How to cite this URL:
Murugan S B. Commentary: Ocular toxoplasma: From bench-side to clinical practice!. Indian J Ophthalmol [serial online] 2018 [cited 2020 Aug 13];66:1489-90. Available from: http://www.ijo.in/text.asp?2018/66/10/1489/242032



“Anatomical and functional outcomes of pars plana vitrectomy for inflammatory epiretinal membrane surgery in healed toxoplasmosis infection”[1]

Ocular toxoplasmosis (OT), one of the most intriguing infectious posterior uveitis of public health importance, has varied spectrum and atypical presentations besides the classical headlight in the fog picture.[2] Acquired OT devoid of chorioretinal scar is more commoner than congenital infection that presents with it. Elkins B S et al. described the clinical pointers for OT over viral retinitis as the lack of retinal hemorrhages, discrete, smooth contoured edges to the lesions. Except for transient inflammatory reaction during infection,[2] OT without retinochoroiditis is a rarity despite few reports[3] in the early stages.

Anticipating the immune status of the host clinically based on the multifocality and scant vitritis[2] in the immunosuppressed is critical to the clinician as the investigational and management strategies are poles apart.[4] When immunosuppressed, it should alert the astute clinician to evaluate for associated central nervous system toxoplasmosis by neuroimaging. The treatment of immunosuppressed is lifelong devoid of steroids.

The intraocular inflammatory response reduces the parasitic burden of the disease.[4] This explains the reason of lower sensitivity of polymerase chain reaction (PCR), which detects the toxoplasma B1 gene in the immunocompetent state than the suppressed. Its results are not influenced by initiation of anti-toxoplasma therapy. On the contrary, the sensitivity of Goldmann-Witmer coefficient (GWC) (which measures the levels of antibodies) is higher in the immunocompetent state than the suppressed. The first test which a clinician needs to order for a suspected toxoplasma is measurement of immunoglobulin G (IgG) using enzyme-linked immunosorbent assay. Absence of it rules the disease effectively out in an immunocompetent, and if the suspicion is strong, it needs to be repeated in 2–3 weeks. A rise in titer of IgG over 2–3 weeks is an indication of recent infection.
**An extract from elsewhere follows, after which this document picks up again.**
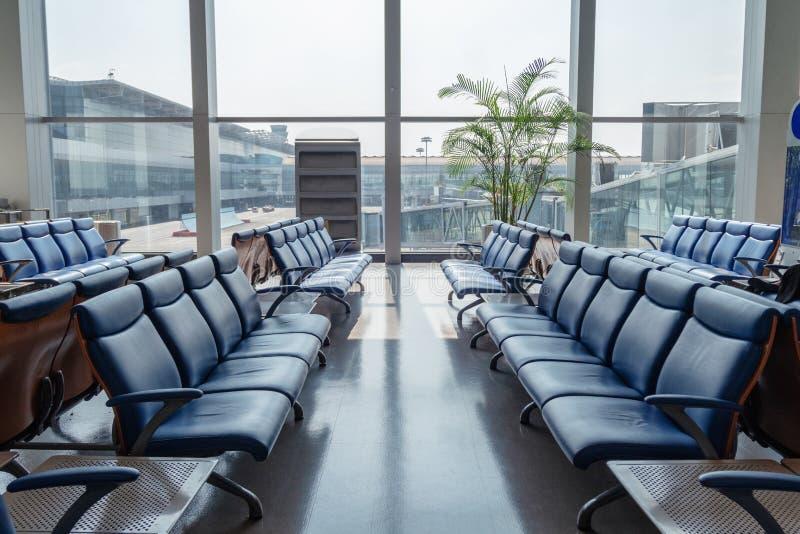 椅子与玻璃窗的在终端发光在机场 免版税库存照片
Measurement of IgM is critical since IgM-positive cases can have a significantly larger reduction in lesion size with oral therapy than with intravitreal clindamycin with dexamethasone (IVCD). Cases which are IgM–negative can have a similar better response with IVCD. The magnitude of the elevated levels of these antibodies or their lower levels at a single point in time does not indicate the chronology of the events. The IgG avidity test detects the highly avid IgG antibodies that develop after 3–4 months. This test could indicate the time of exposure if the IgG and IgM were reactive. This is relevant for evaluating OT during pregnancy. On the flip side, the low IgG avidity test should not be used to confirm the diagnosis of recent infection as the avid antibodies could persist for many months. Both IgG and IgM could also be negative during reactivation. The other investigations of toxoplasma like the various PCR types, GWC, and immunoblotting could be combined[5] to increase the sensitivity up to 97%. What is really intriguing in the modern era is the improved sensitivity (of 85%) of a novel two-step PCR protocol[4] proposed by Sugita et al.
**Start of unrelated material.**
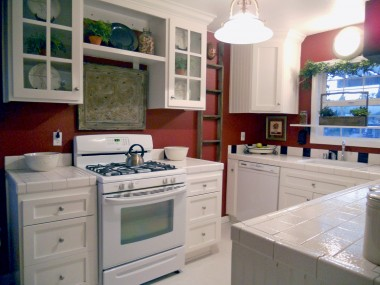 Remodeled kitchen with glass-fronted cabinets, tile counter tops, dishwasher, and gas stove!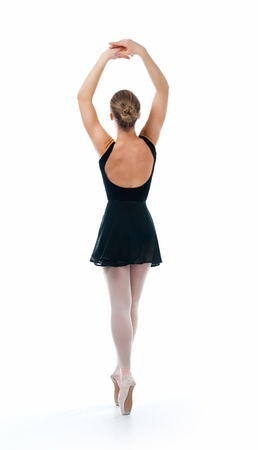 a young wonderful ballerina is dancing gracefully photo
The treatment of OT is a mother of several controversies. Whether or not to treat all toxoplasma cases is the first one, as their efficacy is not proven over the natural course of the disease. With absent consensus on the initial antimicrobial of choice, what is discrete is the synergistic role of the combinations in preventing the development of resistance. Being an infective retinitis, monotherapy with steroids orally and locally is an absolute contraindication.[2] However, oral corticosteroids needs to be used in severe vitritis, decreased vision, proximity of lesions to the fovea or optic disk, and the large size of the active lesion. The end point of treatment can be ideally guided by the treatment response meticulously documented using autofluorescence and optical coherence tomogram findings.[6] Literature is replete with contradictory findings on possible toxoplasma reactivation following cataract surgery and pars plan vitrectomy. When treating the toxoplasma sequelae, in potentially sight threatening cases such as recurrent foveal choroidal neovascular membranes and with multiple earlier reactivation of inflammation, a safer strategy of antimicrobial prophylaxis after the inflammation is quiescent is worth a consideration.
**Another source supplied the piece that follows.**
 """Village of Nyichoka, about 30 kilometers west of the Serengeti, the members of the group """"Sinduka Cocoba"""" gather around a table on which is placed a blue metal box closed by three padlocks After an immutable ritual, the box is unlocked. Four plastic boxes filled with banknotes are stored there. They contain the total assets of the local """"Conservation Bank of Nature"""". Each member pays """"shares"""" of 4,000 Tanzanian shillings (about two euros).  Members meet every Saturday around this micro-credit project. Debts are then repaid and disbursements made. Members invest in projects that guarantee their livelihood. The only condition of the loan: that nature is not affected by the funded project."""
Currently, the popular strategy of using IVCD to limit the side effects of oral therapy needs to be appropriately applied for OT in pregnancy. Similar to the analogy in acute retinal necrosis, IVCD may need to be repeated and seldom prevents the other eye/systemicinvolvement. The exclusion criteria used in the randomized control trial comparing IVCD versus oral therapy[7] includes the immunosuppressed state and the lesion location within 500 μm of the fovea. The subgroup of patients who could benefit from secondary prophylaxis with half normal dosing of cotrimoxazole for preventing recurrences[8] needs to be applied in clinical practice. A combination of both local and oral therapies could be an intelligent option as the final visual outcome was not statistically significant in both the groups.[7] Bosch-Driessen et al. proved that the combination of azithromycin and pyrimethamine has a less frequent and less severe side effect profile than the classical therapy (pyrimethamine, sulphadiazine, oral steroids) with similar outcomes.

As pyrimethamine reduces the scar size over other drugs,[9] it is logically used for lesions involving papillomacular bundles with monitoring of leucocyte and platelet counts under expert hands with folinic acid. The hepatic and renal functions need to be monitored for most of the antimicrobial drugs. The unique action of azithromycin on both sporozoite and cyst stage in vitro is not evident in vivo. Atovaquone possibly extends the time to recurrences. Spiromycin, the unique placenta-centric drug, does not cross the placenta to reach the minimum effective concentration in the vitreous of the fetus to treat OT. However, it is popularly used to prevent the mother-to-child transmission of toxoplasma if infected within 18 weeks of pregnancy or within 6 months before conception. Before IVCD, the classic triple therapy with folinic acid was indicated in pregnancy at the gestational age of 18 weeks or later due to their teratogenicity during organogenesis. Clindamycin with azithromycin or atovaquone is an alternative too to prevent the Sabin's tetrad. The potential emerging newer therapies in future for OT include dihydrotriazine, artimiside/artimizone derivatives, fluridone (blocks endogenous abscisic acid), apicoplasts targets using subtractive genomics, and the vaccine research!



 
  References Top

1.
Raval V, Rao S, Das T. Anatomical and functional outcomes of pars plana vitrectomy for inflammatory epiretinal membrane surgery in healed toxoplasmosis infection. Indian J Ophthalmol 2018;66:1485-9.  Back to cited text no. 1
  [Full text]  
2.
Holland GN. Ocular toxoplasmosis: A global reassessment: Part II: Disease manifestations and management. Am J Ophthalmol 2004;137:1-17.  Back to cited text no. 2
    
3.
Holland GN, Muccioli C, Silveira C, Weisz JM, Belfort R Jr, O'Connor GR. Intraocular inflammatory reactions without focal necrotizing retinochoroiditis in patients with acquired systemic toxoplasmosis. Am J Ophthalmol1999;128:413-20.  Back to cited text no. 3
    
4.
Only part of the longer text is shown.